- WRITTEN TASKS
1: Retype everything in the article on the G20 pledge for women from "The commitment by" down to "and income generation.".
2: Decide whether each statement agrees with the article on the G20 pledge for women, answering yes or no and quoting the deciding words: (a) The joint communiqué was released in Brisbane on Sunday, November 16. (b) Afghanistan's labor participation rate is given as 24 percent. (c) Among OECD countries, the highest gender wage gap, nearly 38 percent, is in South Korea.
** begin DOCUMENT EXTRACT **
G20 Leaders Pledge Inclusive Growth for Women: More Promises or Real Possibility?
December 3, 2014
Under the blazing heat of Brisbane on Sunday, November 16, leaders of the 20 countries with the highest GDPs in the world released a joint communiqué focusing on economic concerns, highlighting plans to increase global economic growth, create jobs, increase trade, and reduce poverty. One of the important highlights of this year’s communiqué is article 9 which declared a commitment to reduce the gap in participation rates in the workforce between men and women in the G20 countries by 25 percent and pledged for 100 million more women in the labor force by 2025.
Reducing the gap in women’s workforce participation rate and increasing job creation will inarguably contribute to improving the status of women across Asia, where labor participation rates range from a high 80 percent in Nepal and 79 percent in Cambodia, to a low 16 percent in Afghanistan and 24 percent in Pakistan.
However, reducing the participation rate gap and creating jobs is not sufficient to reduce the gender inequality that created the participation gaps in the first place. To break the barriers of women’s full participation and achieve gender equality that will contribute to sustainable and inclusive growth of quality jobs, other economic and social measures are required.
Women make up more than half of the population in Asia, and the UN estimates that the Asia-Pacific economy would earn an additional $89 billion annually if women were able to achieve their full economic potential in these countries. According to the World Economic Forum’s latest Global Gender Gap Report, the gender gap for economic participation and opportunity now stands at 60 percent worldwide, having closed by 4 percent from 56 percent in 2006.
Economic related policy measures that affect women’s participation in the workforce include the persistent gender gap in pay, limited child care facilities, and low work place safety. The pay gap is not only a developing countries’ phenomenon – OECD reported an average gender wage gap of 15 percent among the OECD countries, with women earning 82 percent of what men earn, with the highest gap of nearly 38 percent in South Korea. Lower pay for women is in large part a result of the persistence perception around traditional gender roles. Men work because they are the family “breadwinner,” while women work just to “add extra cash” to their family’s economic needs and thus their contribution is perceived as an optional choice. This assumption is clearly not applicable to most poor women who have no option other than working to meet the family’s needs. The gender pay gap continues to contribute to an insufficient appreciation of women’s contribution to the labor force.
The commitment by the G20 leaders to create 100 million new jobs refers primarily to formal jobs. Many such jobs in the formal sector lack the necessary childcare facilities and the flexibility that women – who, particularly in developing countries, still serve as the main care giver of children and the elderly – need. In Asia, there are wide spectrums of working mothers with different situations that affect their employment options and income generation.
** end DOCUMENT EXTRACT **
** begin GIVEN ENTRIES **
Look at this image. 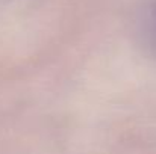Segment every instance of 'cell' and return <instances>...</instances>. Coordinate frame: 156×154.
Wrapping results in <instances>:
<instances>
[{"mask_svg": "<svg viewBox=\"0 0 156 154\" xmlns=\"http://www.w3.org/2000/svg\"><path fill=\"white\" fill-rule=\"evenodd\" d=\"M149 39L156 50V2L149 12Z\"/></svg>", "mask_w": 156, "mask_h": 154, "instance_id": "6da1fadb", "label": "cell"}]
</instances>
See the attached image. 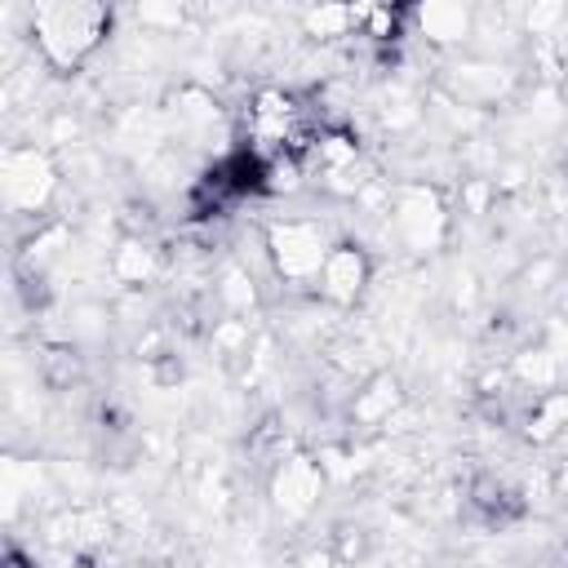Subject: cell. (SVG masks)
<instances>
[{
    "mask_svg": "<svg viewBox=\"0 0 568 568\" xmlns=\"http://www.w3.org/2000/svg\"><path fill=\"white\" fill-rule=\"evenodd\" d=\"M111 31V9L106 4H84V0H58V4H36L31 13V36L44 53L49 67L75 71Z\"/></svg>",
    "mask_w": 568,
    "mask_h": 568,
    "instance_id": "cell-1",
    "label": "cell"
},
{
    "mask_svg": "<svg viewBox=\"0 0 568 568\" xmlns=\"http://www.w3.org/2000/svg\"><path fill=\"white\" fill-rule=\"evenodd\" d=\"M266 248H271V262H275L280 280H288V284H315L333 244L320 231V222L288 217V222H275L266 231Z\"/></svg>",
    "mask_w": 568,
    "mask_h": 568,
    "instance_id": "cell-2",
    "label": "cell"
},
{
    "mask_svg": "<svg viewBox=\"0 0 568 568\" xmlns=\"http://www.w3.org/2000/svg\"><path fill=\"white\" fill-rule=\"evenodd\" d=\"M0 191H4V204L13 213H36L49 191H53V169L40 151H9L4 155V178H0Z\"/></svg>",
    "mask_w": 568,
    "mask_h": 568,
    "instance_id": "cell-3",
    "label": "cell"
},
{
    "mask_svg": "<svg viewBox=\"0 0 568 568\" xmlns=\"http://www.w3.org/2000/svg\"><path fill=\"white\" fill-rule=\"evenodd\" d=\"M364 284H368V257H364V248L359 244H333L328 257H324V266H320L315 288L328 302L346 306V302H355L364 293Z\"/></svg>",
    "mask_w": 568,
    "mask_h": 568,
    "instance_id": "cell-4",
    "label": "cell"
},
{
    "mask_svg": "<svg viewBox=\"0 0 568 568\" xmlns=\"http://www.w3.org/2000/svg\"><path fill=\"white\" fill-rule=\"evenodd\" d=\"M395 231L413 244V248H430L439 235H444V213H439V200L430 191H404L399 204H395Z\"/></svg>",
    "mask_w": 568,
    "mask_h": 568,
    "instance_id": "cell-5",
    "label": "cell"
},
{
    "mask_svg": "<svg viewBox=\"0 0 568 568\" xmlns=\"http://www.w3.org/2000/svg\"><path fill=\"white\" fill-rule=\"evenodd\" d=\"M320 470H315V462L311 457H293V462H284L280 470H275V506L284 510V515H306L311 506H315V497H320Z\"/></svg>",
    "mask_w": 568,
    "mask_h": 568,
    "instance_id": "cell-6",
    "label": "cell"
},
{
    "mask_svg": "<svg viewBox=\"0 0 568 568\" xmlns=\"http://www.w3.org/2000/svg\"><path fill=\"white\" fill-rule=\"evenodd\" d=\"M422 27H426V36H435V40H457V36H466V13H462V9H439V4H430V9H422Z\"/></svg>",
    "mask_w": 568,
    "mask_h": 568,
    "instance_id": "cell-7",
    "label": "cell"
},
{
    "mask_svg": "<svg viewBox=\"0 0 568 568\" xmlns=\"http://www.w3.org/2000/svg\"><path fill=\"white\" fill-rule=\"evenodd\" d=\"M475 506L488 515V519H506L515 510V493L506 484H493V479H479L475 484Z\"/></svg>",
    "mask_w": 568,
    "mask_h": 568,
    "instance_id": "cell-8",
    "label": "cell"
},
{
    "mask_svg": "<svg viewBox=\"0 0 568 568\" xmlns=\"http://www.w3.org/2000/svg\"><path fill=\"white\" fill-rule=\"evenodd\" d=\"M0 568H36V564L27 559V550H18V546H9V550H4V559H0Z\"/></svg>",
    "mask_w": 568,
    "mask_h": 568,
    "instance_id": "cell-9",
    "label": "cell"
}]
</instances>
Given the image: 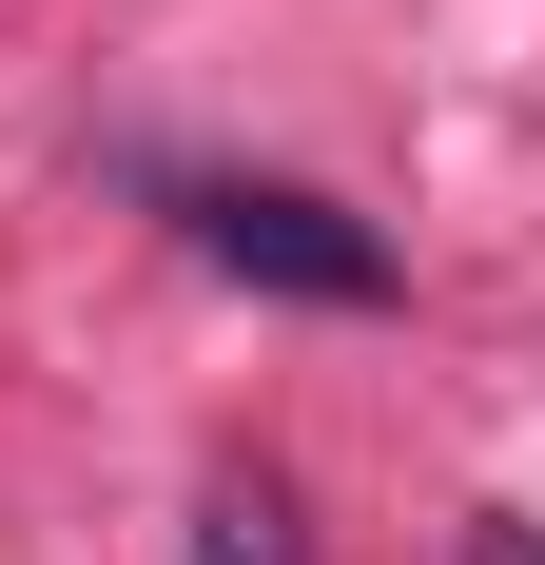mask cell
<instances>
[{
  "instance_id": "cell-1",
  "label": "cell",
  "mask_w": 545,
  "mask_h": 565,
  "mask_svg": "<svg viewBox=\"0 0 545 565\" xmlns=\"http://www.w3.org/2000/svg\"><path fill=\"white\" fill-rule=\"evenodd\" d=\"M157 195H175V234L215 274L292 292V312H389V234L351 195H312V175H157Z\"/></svg>"
},
{
  "instance_id": "cell-2",
  "label": "cell",
  "mask_w": 545,
  "mask_h": 565,
  "mask_svg": "<svg viewBox=\"0 0 545 565\" xmlns=\"http://www.w3.org/2000/svg\"><path fill=\"white\" fill-rule=\"evenodd\" d=\"M195 565H312L292 488H272V468H215V488H195Z\"/></svg>"
},
{
  "instance_id": "cell-3",
  "label": "cell",
  "mask_w": 545,
  "mask_h": 565,
  "mask_svg": "<svg viewBox=\"0 0 545 565\" xmlns=\"http://www.w3.org/2000/svg\"><path fill=\"white\" fill-rule=\"evenodd\" d=\"M468 565H545V526L526 508H468Z\"/></svg>"
}]
</instances>
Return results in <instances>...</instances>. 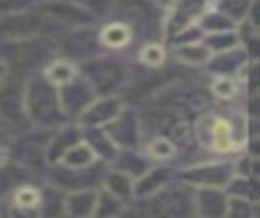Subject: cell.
<instances>
[{
  "label": "cell",
  "mask_w": 260,
  "mask_h": 218,
  "mask_svg": "<svg viewBox=\"0 0 260 218\" xmlns=\"http://www.w3.org/2000/svg\"><path fill=\"white\" fill-rule=\"evenodd\" d=\"M250 116L246 106H230L225 110H213L201 114L193 124L195 143L217 157H238L248 143Z\"/></svg>",
  "instance_id": "obj_1"
},
{
  "label": "cell",
  "mask_w": 260,
  "mask_h": 218,
  "mask_svg": "<svg viewBox=\"0 0 260 218\" xmlns=\"http://www.w3.org/2000/svg\"><path fill=\"white\" fill-rule=\"evenodd\" d=\"M24 108L28 122L37 128L53 130L69 120L61 104L59 88L51 84L41 71L24 81Z\"/></svg>",
  "instance_id": "obj_2"
},
{
  "label": "cell",
  "mask_w": 260,
  "mask_h": 218,
  "mask_svg": "<svg viewBox=\"0 0 260 218\" xmlns=\"http://www.w3.org/2000/svg\"><path fill=\"white\" fill-rule=\"evenodd\" d=\"M79 71L91 81L98 96L120 94L126 90V84L132 77L130 65L124 59L112 55H93L79 65Z\"/></svg>",
  "instance_id": "obj_3"
},
{
  "label": "cell",
  "mask_w": 260,
  "mask_h": 218,
  "mask_svg": "<svg viewBox=\"0 0 260 218\" xmlns=\"http://www.w3.org/2000/svg\"><path fill=\"white\" fill-rule=\"evenodd\" d=\"M238 173L236 161H203L175 171L177 179L193 187H225Z\"/></svg>",
  "instance_id": "obj_4"
},
{
  "label": "cell",
  "mask_w": 260,
  "mask_h": 218,
  "mask_svg": "<svg viewBox=\"0 0 260 218\" xmlns=\"http://www.w3.org/2000/svg\"><path fill=\"white\" fill-rule=\"evenodd\" d=\"M45 14L30 10L0 14V41H24L43 35Z\"/></svg>",
  "instance_id": "obj_5"
},
{
  "label": "cell",
  "mask_w": 260,
  "mask_h": 218,
  "mask_svg": "<svg viewBox=\"0 0 260 218\" xmlns=\"http://www.w3.org/2000/svg\"><path fill=\"white\" fill-rule=\"evenodd\" d=\"M26 118L24 108V81L8 75L0 84V122L6 128L22 126Z\"/></svg>",
  "instance_id": "obj_6"
},
{
  "label": "cell",
  "mask_w": 260,
  "mask_h": 218,
  "mask_svg": "<svg viewBox=\"0 0 260 218\" xmlns=\"http://www.w3.org/2000/svg\"><path fill=\"white\" fill-rule=\"evenodd\" d=\"M45 132H47V128H43L41 134L39 132H22L16 139H12V143L8 145L10 159L20 165H26L28 169H35L43 159L47 161V143H49L51 132L41 141V137Z\"/></svg>",
  "instance_id": "obj_7"
},
{
  "label": "cell",
  "mask_w": 260,
  "mask_h": 218,
  "mask_svg": "<svg viewBox=\"0 0 260 218\" xmlns=\"http://www.w3.org/2000/svg\"><path fill=\"white\" fill-rule=\"evenodd\" d=\"M59 96H61V104H63L65 114L75 120L98 98V92L91 86V81L83 73H79L73 81L59 88Z\"/></svg>",
  "instance_id": "obj_8"
},
{
  "label": "cell",
  "mask_w": 260,
  "mask_h": 218,
  "mask_svg": "<svg viewBox=\"0 0 260 218\" xmlns=\"http://www.w3.org/2000/svg\"><path fill=\"white\" fill-rule=\"evenodd\" d=\"M124 108H126V102H124V98L120 94H106V96H98L75 120L83 128H89V126H106Z\"/></svg>",
  "instance_id": "obj_9"
},
{
  "label": "cell",
  "mask_w": 260,
  "mask_h": 218,
  "mask_svg": "<svg viewBox=\"0 0 260 218\" xmlns=\"http://www.w3.org/2000/svg\"><path fill=\"white\" fill-rule=\"evenodd\" d=\"M108 134L114 139V143L120 149H136L140 145V134H142V120L136 114L134 108H124L112 122L104 126Z\"/></svg>",
  "instance_id": "obj_10"
},
{
  "label": "cell",
  "mask_w": 260,
  "mask_h": 218,
  "mask_svg": "<svg viewBox=\"0 0 260 218\" xmlns=\"http://www.w3.org/2000/svg\"><path fill=\"white\" fill-rule=\"evenodd\" d=\"M215 0H173L171 2V12L167 18V26L171 33H181L187 26L199 22L211 8Z\"/></svg>",
  "instance_id": "obj_11"
},
{
  "label": "cell",
  "mask_w": 260,
  "mask_h": 218,
  "mask_svg": "<svg viewBox=\"0 0 260 218\" xmlns=\"http://www.w3.org/2000/svg\"><path fill=\"white\" fill-rule=\"evenodd\" d=\"M83 139V126L75 120H67L63 124H59L57 128H53L49 143H47V163H59V159L65 155L67 149H71L75 143H79Z\"/></svg>",
  "instance_id": "obj_12"
},
{
  "label": "cell",
  "mask_w": 260,
  "mask_h": 218,
  "mask_svg": "<svg viewBox=\"0 0 260 218\" xmlns=\"http://www.w3.org/2000/svg\"><path fill=\"white\" fill-rule=\"evenodd\" d=\"M250 63V57L246 53V49L242 45L232 47L228 51L221 53H213L211 59L207 61V69L211 75H234V77H242L246 67Z\"/></svg>",
  "instance_id": "obj_13"
},
{
  "label": "cell",
  "mask_w": 260,
  "mask_h": 218,
  "mask_svg": "<svg viewBox=\"0 0 260 218\" xmlns=\"http://www.w3.org/2000/svg\"><path fill=\"white\" fill-rule=\"evenodd\" d=\"M8 198V212H39L41 210V200H43V187L35 185L32 181H22L14 189L6 194Z\"/></svg>",
  "instance_id": "obj_14"
},
{
  "label": "cell",
  "mask_w": 260,
  "mask_h": 218,
  "mask_svg": "<svg viewBox=\"0 0 260 218\" xmlns=\"http://www.w3.org/2000/svg\"><path fill=\"white\" fill-rule=\"evenodd\" d=\"M173 179H177L173 167H169V165H150L140 177H136V200H142V198H148V196L160 192Z\"/></svg>",
  "instance_id": "obj_15"
},
{
  "label": "cell",
  "mask_w": 260,
  "mask_h": 218,
  "mask_svg": "<svg viewBox=\"0 0 260 218\" xmlns=\"http://www.w3.org/2000/svg\"><path fill=\"white\" fill-rule=\"evenodd\" d=\"M225 187H195V214L201 216H225L228 214Z\"/></svg>",
  "instance_id": "obj_16"
},
{
  "label": "cell",
  "mask_w": 260,
  "mask_h": 218,
  "mask_svg": "<svg viewBox=\"0 0 260 218\" xmlns=\"http://www.w3.org/2000/svg\"><path fill=\"white\" fill-rule=\"evenodd\" d=\"M134 39V29L126 22V20H112L106 22L100 31H98V43L106 49L112 51H122L126 49Z\"/></svg>",
  "instance_id": "obj_17"
},
{
  "label": "cell",
  "mask_w": 260,
  "mask_h": 218,
  "mask_svg": "<svg viewBox=\"0 0 260 218\" xmlns=\"http://www.w3.org/2000/svg\"><path fill=\"white\" fill-rule=\"evenodd\" d=\"M102 187L108 189L110 194H114L118 200H122L124 204H134L136 200V179L116 167L108 169L102 181Z\"/></svg>",
  "instance_id": "obj_18"
},
{
  "label": "cell",
  "mask_w": 260,
  "mask_h": 218,
  "mask_svg": "<svg viewBox=\"0 0 260 218\" xmlns=\"http://www.w3.org/2000/svg\"><path fill=\"white\" fill-rule=\"evenodd\" d=\"M100 187L71 189L65 196V214L69 216H93L98 208Z\"/></svg>",
  "instance_id": "obj_19"
},
{
  "label": "cell",
  "mask_w": 260,
  "mask_h": 218,
  "mask_svg": "<svg viewBox=\"0 0 260 218\" xmlns=\"http://www.w3.org/2000/svg\"><path fill=\"white\" fill-rule=\"evenodd\" d=\"M83 139L89 143V147L95 151L98 159L104 163H112L120 151V147L114 143V139L108 134L104 126H89L83 128Z\"/></svg>",
  "instance_id": "obj_20"
},
{
  "label": "cell",
  "mask_w": 260,
  "mask_h": 218,
  "mask_svg": "<svg viewBox=\"0 0 260 218\" xmlns=\"http://www.w3.org/2000/svg\"><path fill=\"white\" fill-rule=\"evenodd\" d=\"M175 59L183 65H189V67H195V65H207V61L211 59V49L205 45L203 39H197V41H185V43H179L175 49Z\"/></svg>",
  "instance_id": "obj_21"
},
{
  "label": "cell",
  "mask_w": 260,
  "mask_h": 218,
  "mask_svg": "<svg viewBox=\"0 0 260 218\" xmlns=\"http://www.w3.org/2000/svg\"><path fill=\"white\" fill-rule=\"evenodd\" d=\"M51 84H55L57 88H61V86H65V84H69V81H73L81 71H79V67L69 59V57H53L45 67H43V71H41Z\"/></svg>",
  "instance_id": "obj_22"
},
{
  "label": "cell",
  "mask_w": 260,
  "mask_h": 218,
  "mask_svg": "<svg viewBox=\"0 0 260 218\" xmlns=\"http://www.w3.org/2000/svg\"><path fill=\"white\" fill-rule=\"evenodd\" d=\"M112 167L132 175L134 179L140 177L148 167H150V159L142 153V151H136V149H120L116 159L112 161Z\"/></svg>",
  "instance_id": "obj_23"
},
{
  "label": "cell",
  "mask_w": 260,
  "mask_h": 218,
  "mask_svg": "<svg viewBox=\"0 0 260 218\" xmlns=\"http://www.w3.org/2000/svg\"><path fill=\"white\" fill-rule=\"evenodd\" d=\"M142 153L150 159V161H173L177 155H179V147L177 143L167 137V134H154L146 141V145L142 147Z\"/></svg>",
  "instance_id": "obj_24"
},
{
  "label": "cell",
  "mask_w": 260,
  "mask_h": 218,
  "mask_svg": "<svg viewBox=\"0 0 260 218\" xmlns=\"http://www.w3.org/2000/svg\"><path fill=\"white\" fill-rule=\"evenodd\" d=\"M100 159L95 155V151L89 147V143L85 139H81L79 143H75L71 149L65 151V155L59 159L61 165L65 167H71V169H85V167H91L95 165Z\"/></svg>",
  "instance_id": "obj_25"
},
{
  "label": "cell",
  "mask_w": 260,
  "mask_h": 218,
  "mask_svg": "<svg viewBox=\"0 0 260 218\" xmlns=\"http://www.w3.org/2000/svg\"><path fill=\"white\" fill-rule=\"evenodd\" d=\"M136 59H138V63H140L142 67L156 71V69H160V67L167 63V47H165L160 41L150 39V41H146V43L138 49Z\"/></svg>",
  "instance_id": "obj_26"
},
{
  "label": "cell",
  "mask_w": 260,
  "mask_h": 218,
  "mask_svg": "<svg viewBox=\"0 0 260 218\" xmlns=\"http://www.w3.org/2000/svg\"><path fill=\"white\" fill-rule=\"evenodd\" d=\"M240 92V79L234 75H211L209 94L221 102H232Z\"/></svg>",
  "instance_id": "obj_27"
},
{
  "label": "cell",
  "mask_w": 260,
  "mask_h": 218,
  "mask_svg": "<svg viewBox=\"0 0 260 218\" xmlns=\"http://www.w3.org/2000/svg\"><path fill=\"white\" fill-rule=\"evenodd\" d=\"M199 24H201V29H203L205 35H209V33H221V31H236V26H238L236 20H232L228 14H223L217 8L215 10H209L199 20Z\"/></svg>",
  "instance_id": "obj_28"
},
{
  "label": "cell",
  "mask_w": 260,
  "mask_h": 218,
  "mask_svg": "<svg viewBox=\"0 0 260 218\" xmlns=\"http://www.w3.org/2000/svg\"><path fill=\"white\" fill-rule=\"evenodd\" d=\"M203 41H205V45L211 49V53H221V51H228V49H232V47L242 45V43H240V35H238L236 31L209 33V35H203Z\"/></svg>",
  "instance_id": "obj_29"
},
{
  "label": "cell",
  "mask_w": 260,
  "mask_h": 218,
  "mask_svg": "<svg viewBox=\"0 0 260 218\" xmlns=\"http://www.w3.org/2000/svg\"><path fill=\"white\" fill-rule=\"evenodd\" d=\"M128 204H124L122 200H118L114 194H110L108 189L100 187V194H98V208H95V214L98 216H112V214H122L126 210Z\"/></svg>",
  "instance_id": "obj_30"
},
{
  "label": "cell",
  "mask_w": 260,
  "mask_h": 218,
  "mask_svg": "<svg viewBox=\"0 0 260 218\" xmlns=\"http://www.w3.org/2000/svg\"><path fill=\"white\" fill-rule=\"evenodd\" d=\"M250 2L252 0H217L215 2V8L221 10L223 14H228L232 20H236L240 24V20H244L246 14H248Z\"/></svg>",
  "instance_id": "obj_31"
},
{
  "label": "cell",
  "mask_w": 260,
  "mask_h": 218,
  "mask_svg": "<svg viewBox=\"0 0 260 218\" xmlns=\"http://www.w3.org/2000/svg\"><path fill=\"white\" fill-rule=\"evenodd\" d=\"M75 4H79L87 14L91 16H102L108 14L110 10H114L116 0H73Z\"/></svg>",
  "instance_id": "obj_32"
},
{
  "label": "cell",
  "mask_w": 260,
  "mask_h": 218,
  "mask_svg": "<svg viewBox=\"0 0 260 218\" xmlns=\"http://www.w3.org/2000/svg\"><path fill=\"white\" fill-rule=\"evenodd\" d=\"M242 79L246 81L248 94H250V92L260 90V59H256V61H250V63H248V67H246V71H244Z\"/></svg>",
  "instance_id": "obj_33"
},
{
  "label": "cell",
  "mask_w": 260,
  "mask_h": 218,
  "mask_svg": "<svg viewBox=\"0 0 260 218\" xmlns=\"http://www.w3.org/2000/svg\"><path fill=\"white\" fill-rule=\"evenodd\" d=\"M246 112H248L250 120L260 122V90H256V92H250V94H248Z\"/></svg>",
  "instance_id": "obj_34"
},
{
  "label": "cell",
  "mask_w": 260,
  "mask_h": 218,
  "mask_svg": "<svg viewBox=\"0 0 260 218\" xmlns=\"http://www.w3.org/2000/svg\"><path fill=\"white\" fill-rule=\"evenodd\" d=\"M244 22H248L250 26L260 31V0H252L250 2V8H248V14H246Z\"/></svg>",
  "instance_id": "obj_35"
},
{
  "label": "cell",
  "mask_w": 260,
  "mask_h": 218,
  "mask_svg": "<svg viewBox=\"0 0 260 218\" xmlns=\"http://www.w3.org/2000/svg\"><path fill=\"white\" fill-rule=\"evenodd\" d=\"M8 161H10V149H8V145L0 143V169H2Z\"/></svg>",
  "instance_id": "obj_36"
},
{
  "label": "cell",
  "mask_w": 260,
  "mask_h": 218,
  "mask_svg": "<svg viewBox=\"0 0 260 218\" xmlns=\"http://www.w3.org/2000/svg\"><path fill=\"white\" fill-rule=\"evenodd\" d=\"M250 173L260 179V157H250Z\"/></svg>",
  "instance_id": "obj_37"
},
{
  "label": "cell",
  "mask_w": 260,
  "mask_h": 218,
  "mask_svg": "<svg viewBox=\"0 0 260 218\" xmlns=\"http://www.w3.org/2000/svg\"><path fill=\"white\" fill-rule=\"evenodd\" d=\"M8 75H10V67H8V63H6V61L0 57V84H2V81H4Z\"/></svg>",
  "instance_id": "obj_38"
},
{
  "label": "cell",
  "mask_w": 260,
  "mask_h": 218,
  "mask_svg": "<svg viewBox=\"0 0 260 218\" xmlns=\"http://www.w3.org/2000/svg\"><path fill=\"white\" fill-rule=\"evenodd\" d=\"M47 2H53V0H39V4H47Z\"/></svg>",
  "instance_id": "obj_39"
}]
</instances>
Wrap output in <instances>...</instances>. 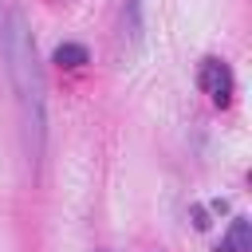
** end GIVEN ENTRIES **
- ANSWERS FOR THE EXERCISE
1:
The commitment by the G20 leaders to create 100 million new jobs refers primarily to formal jobs. Many such jobs in the formal sector lack the necessary childcare facilities and the flexibility that women – who, particularly in developing countries, still serve as the main care giver of children and the elderly – need. In Asia, there are wide spectrums of working mothers with different situations that affect their employment options and income generation.

2:
(a) Yes: "Under the blazing heat of Brisbane on Sunday, November 16, leaders of the 20 countries with the highest GDPs in the world released a joint communiqué"
(b) No: "to a low 16 percent in Afghanistan and 24 percent in Pakistan"
(c) Yes: "with the highest gap of nearly 38 percent in South Korea"